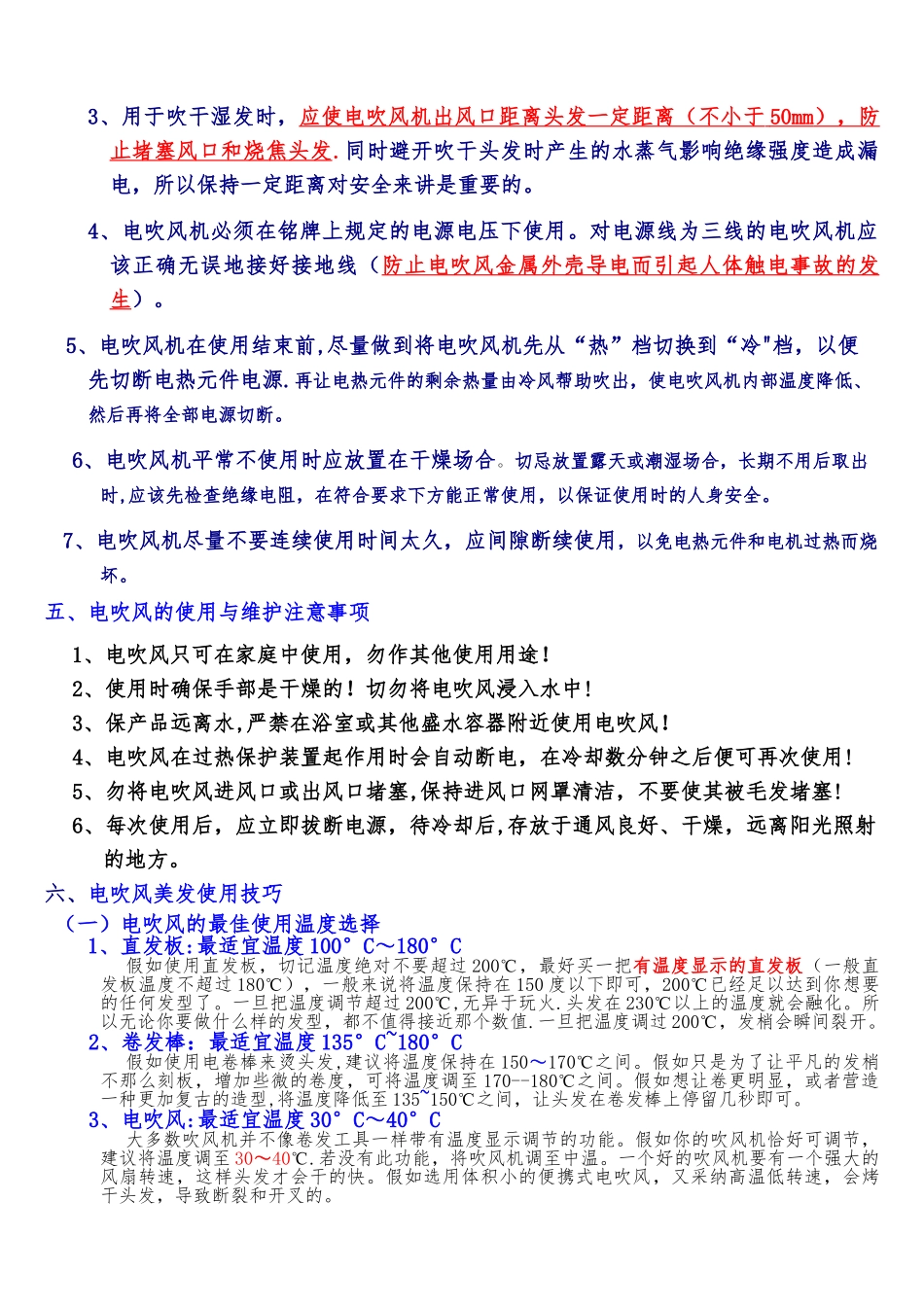 电吹风工作原理与安全使用_第2页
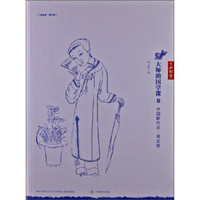 大师的国学课：中国断代史（清史卷）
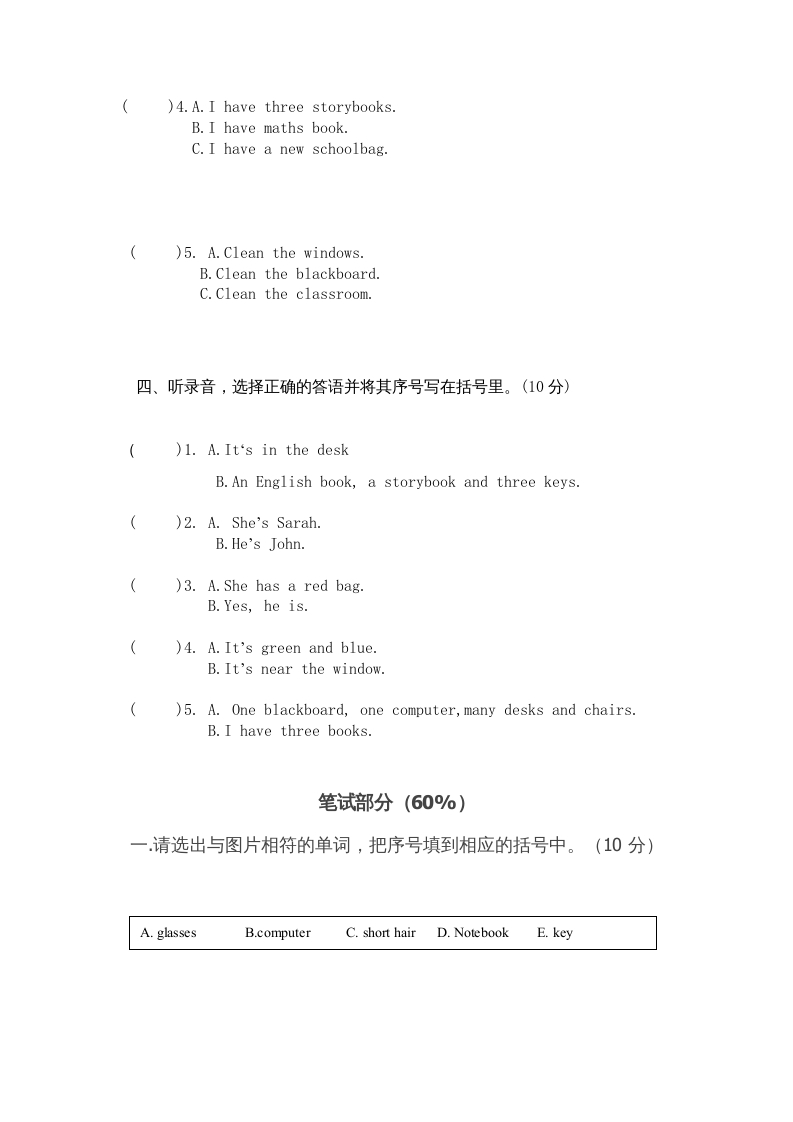 图片[2]-四年级英语上册小学期中考试试题（人教PEP）-扬明学科网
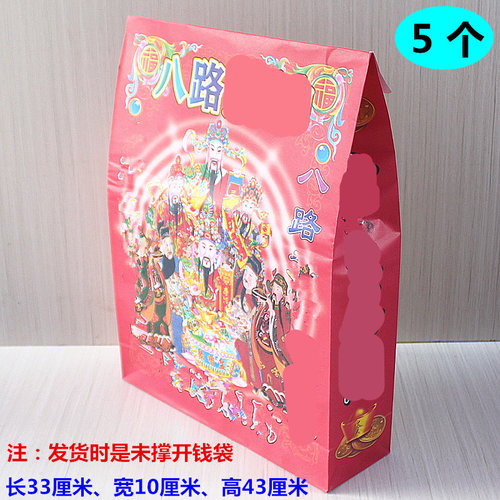 路纸袋纸制品装元宝纸黄纸
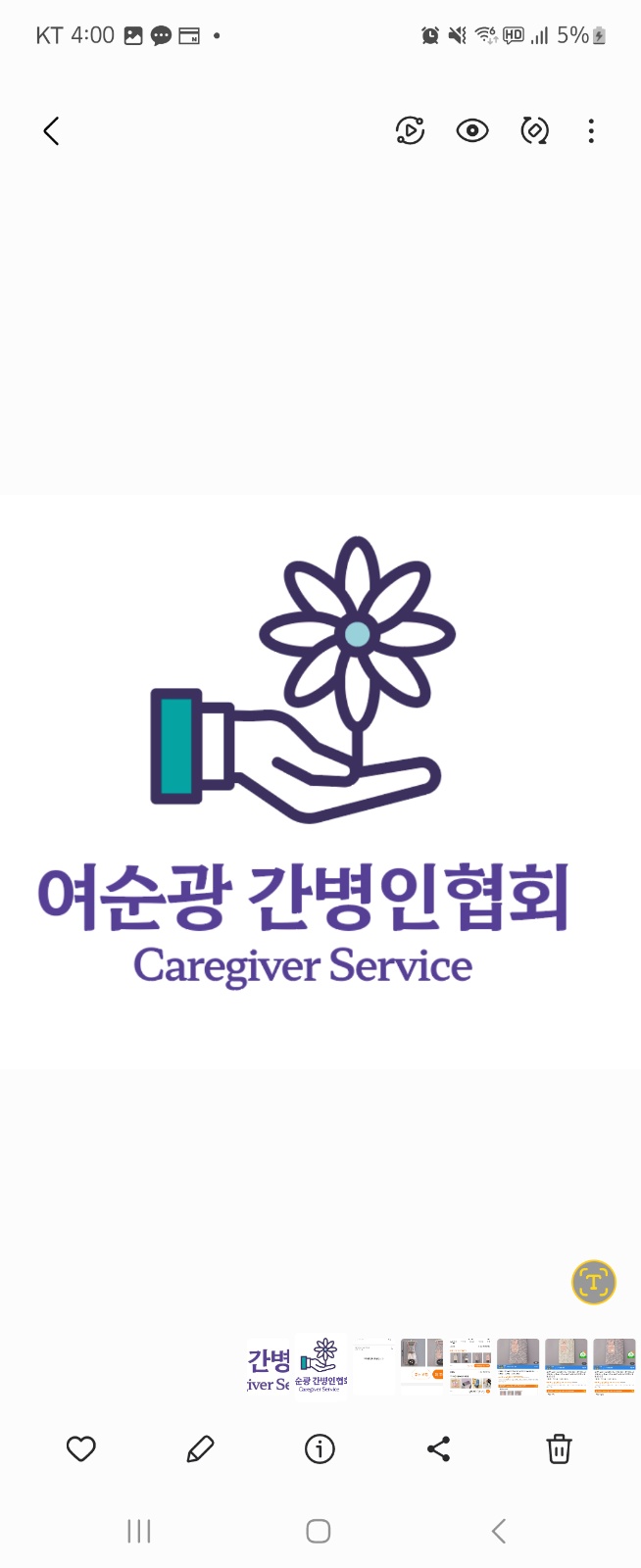 [][] 여수 요양병원 간병인 구함 2교대  [][] 공고 썸네일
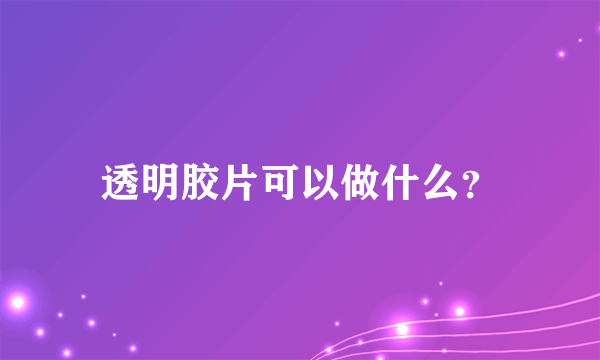 透明胶片可以做什么？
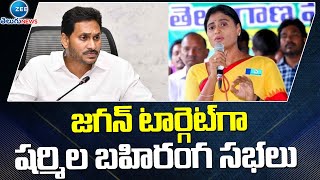 Ys Sharmila Target on YS Jagan Public Meetings | జగన్ టార్గెట్‌గా షర్మిల బహిరంగ సభలు | ZEE News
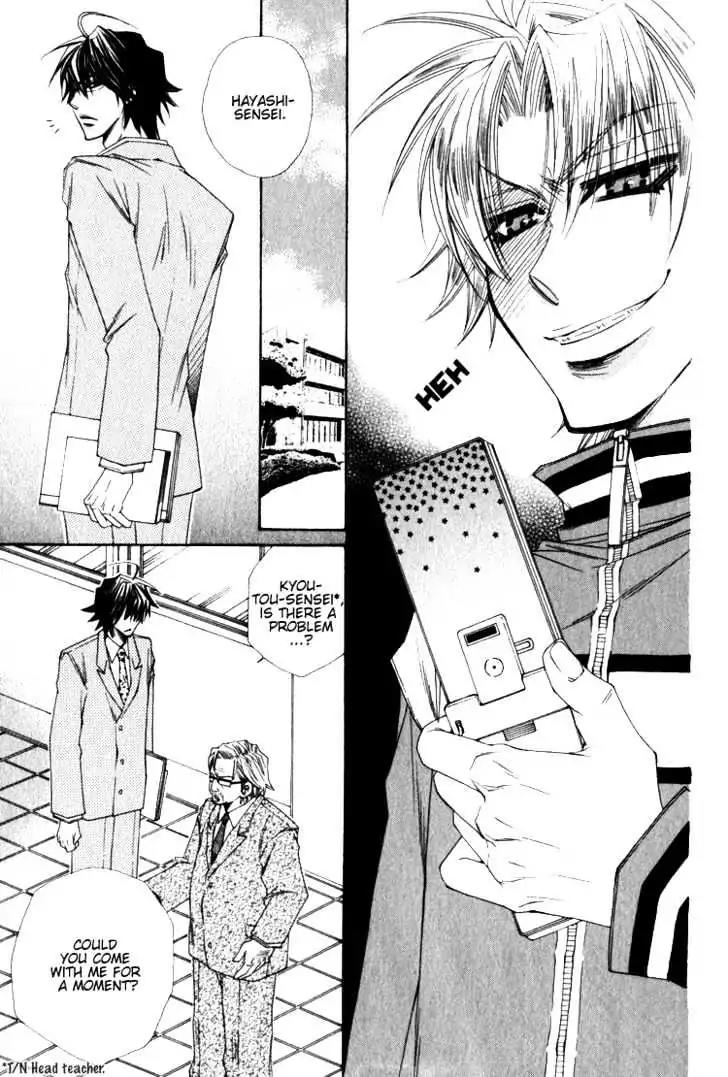 Miwaku no Ringo Chapter 3 page 12 - Chapter 3
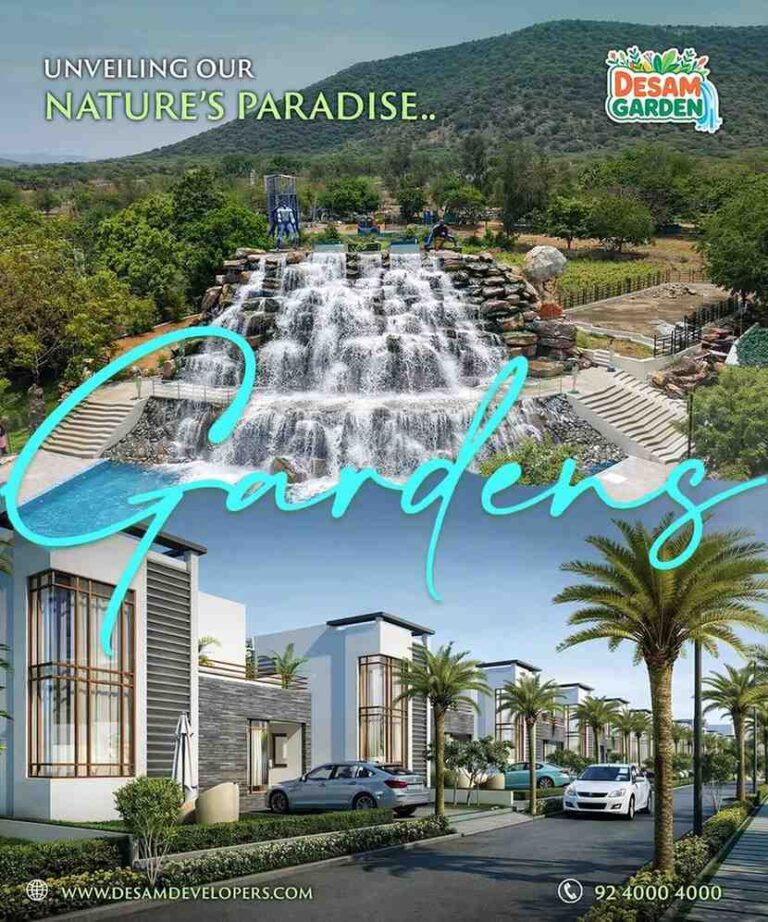 desam_garden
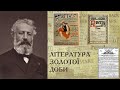 Чому класичні романи такі нудні? | Уроки літератури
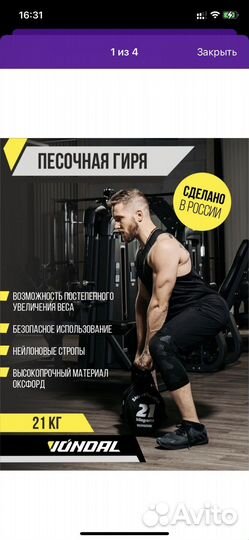Песочная гиря 21 кг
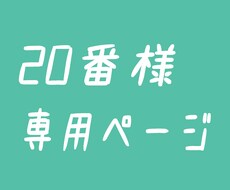 20番様　購入専用で承ります 20番様　　　　　専用販売です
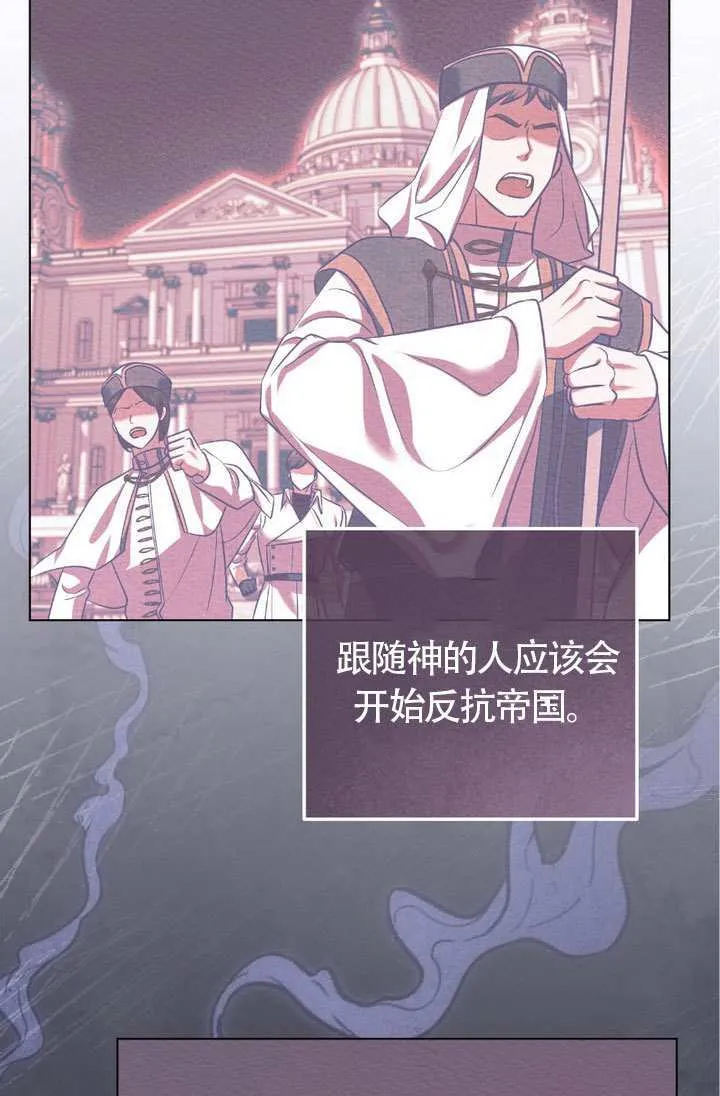 第75话39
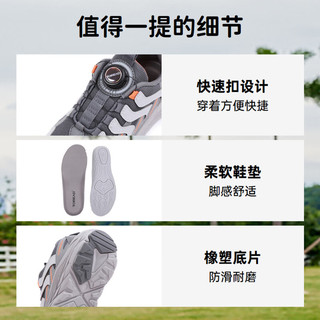 探路者（TOREAD） 儿童运动鞋男女中大童鞋秋冬款防滑纽扣跑鞋 高级灰灰色35码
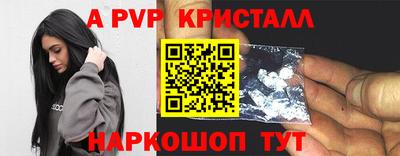 MDMA Premium VHQ Первоуральск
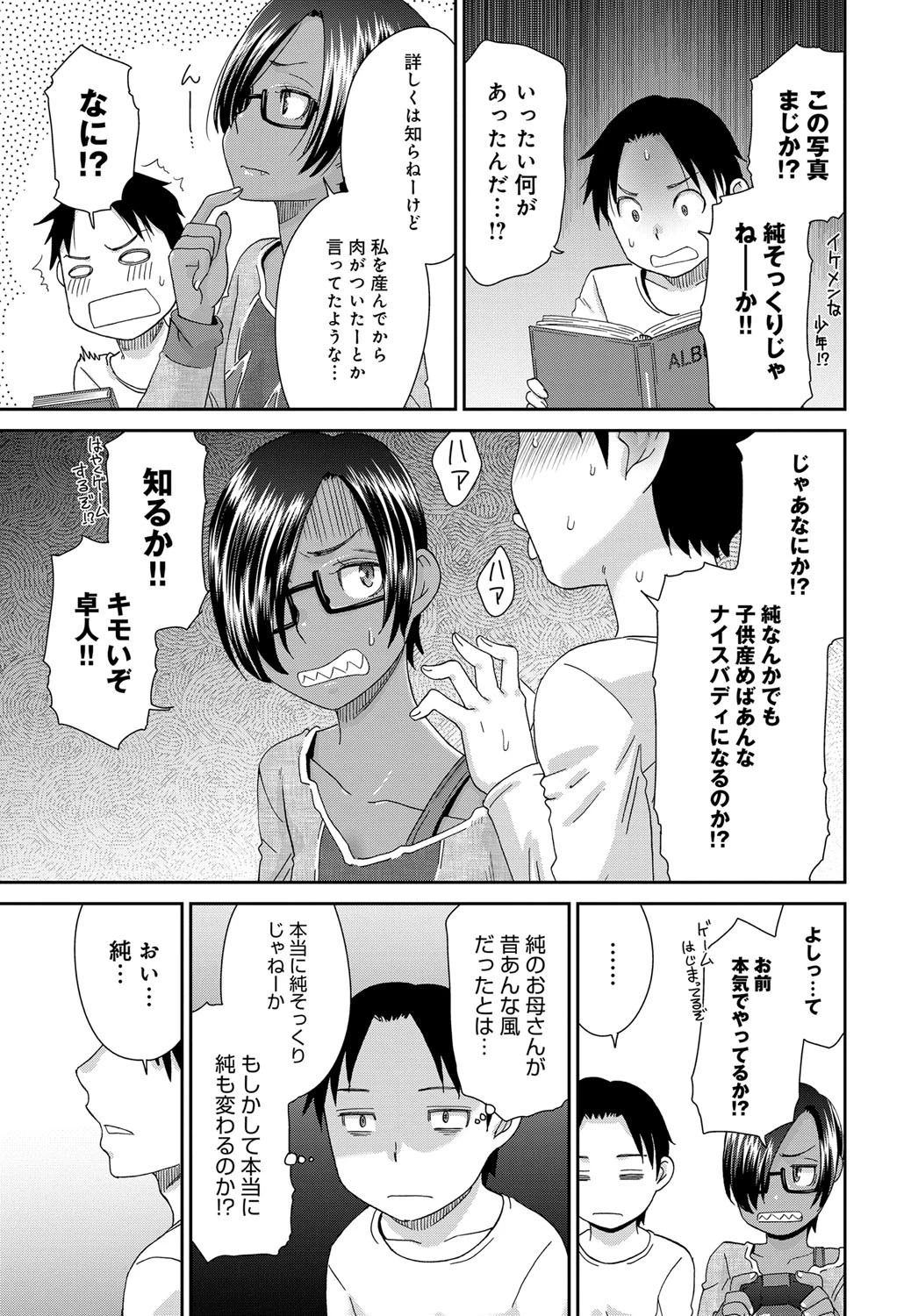 お隣さんのジュン君ページ5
● ● ● ● ● ● ●
- _WORK TASK_
Please retype, exactly and with the pictures left out, the lines from the line containing "20番様　購入専用で承ります 20番様　　　　　専用販売です" through the last line of the records above.

- _RESPONSE BOX_
 20番様　購入専用で承ります 20番様　　　　　専用販売です
 第75话39
 探路者（TOREAD） 儿童运动鞋男女中大童鞋秋冬款防滑纽扣跑鞋 高级灰灰色35码
 MDMA Premium VHQ Первоуральск
 お隣さんのジュン君ページ5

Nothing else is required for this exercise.